◆ MATERIAL FOR THIS EXERCISE:
------

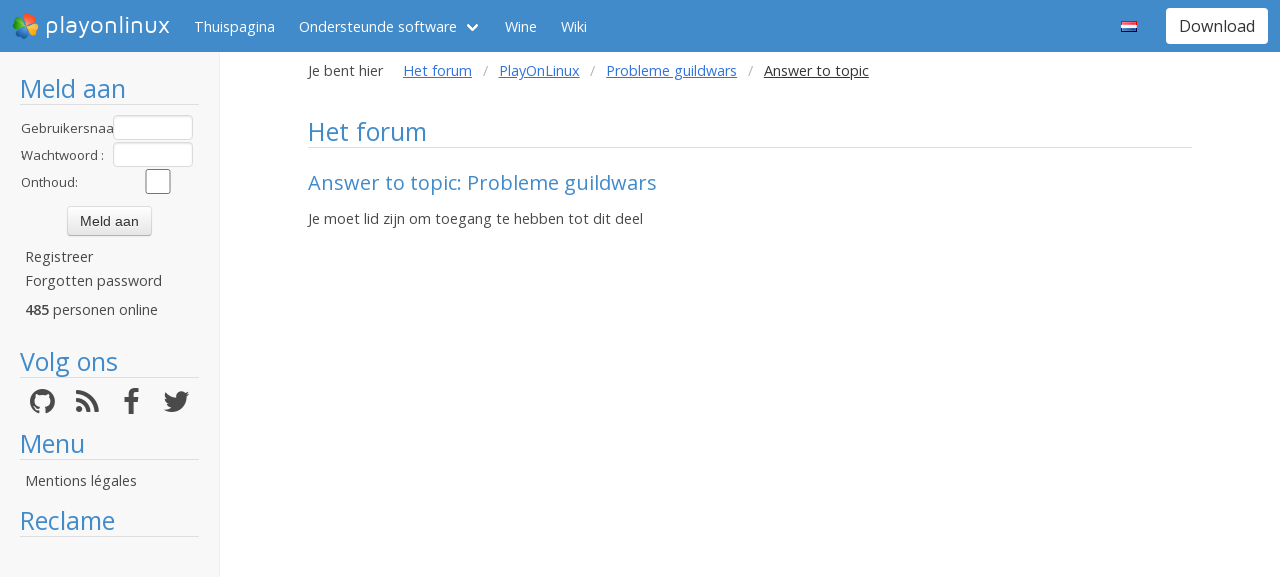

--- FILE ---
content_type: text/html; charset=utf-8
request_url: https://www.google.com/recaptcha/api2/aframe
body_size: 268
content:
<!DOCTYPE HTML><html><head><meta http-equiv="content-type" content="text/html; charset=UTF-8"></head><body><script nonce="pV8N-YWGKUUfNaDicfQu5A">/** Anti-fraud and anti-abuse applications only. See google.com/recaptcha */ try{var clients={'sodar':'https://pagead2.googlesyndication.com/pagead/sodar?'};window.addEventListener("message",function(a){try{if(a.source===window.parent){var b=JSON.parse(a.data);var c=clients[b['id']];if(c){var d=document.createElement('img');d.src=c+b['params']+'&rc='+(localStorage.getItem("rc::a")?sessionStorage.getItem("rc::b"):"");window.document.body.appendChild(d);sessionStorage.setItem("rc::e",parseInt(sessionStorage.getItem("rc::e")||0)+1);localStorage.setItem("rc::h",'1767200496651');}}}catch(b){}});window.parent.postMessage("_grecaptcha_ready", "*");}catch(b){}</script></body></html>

------

◆ TASK BRIEF: Exact copy, no pictures: write out all the records above.

◆ EXPECTED ANSWER:
--- FILE ---
content_type: text/html; charset=utf-8
request_url: https://www.google.com/recaptcha/api2/aframe
body_size: 268
content:
<!DOCTYPE HTML><html><head><meta http-equiv="content-type" content="text/html; charset=UTF-8"></head><body><script nonce="pV8N-YWGKUUfNaDicfQu5A">/** Anti-fraud and anti-abuse applications only. See google.com/recaptcha */ try{var clients={'sodar':'https://pagead2.googlesyndication.com/pagead/sodar?'};window.addEventListener("message",function(a){try{if(a.source===window.parent){var b=JSON.parse(a.data);var c=clients[b['id']];if(c){var d=document.createElement('img');d.src=c+b['params']+'&rc='+(localStorage.getItem("rc::a")?sessionStorage.getItem("rc::b"):"");window.document.body.appendChild(d);sessionStorage.setItem("rc::e",parseInt(sessionStorage.getItem("rc::e")||0)+1);localStorage.setItem("rc::h",'1767200496651');}}}catch(b){}});window.parent.postMessage("_grecaptcha_ready", "*");}catch(b){}</script></body></html>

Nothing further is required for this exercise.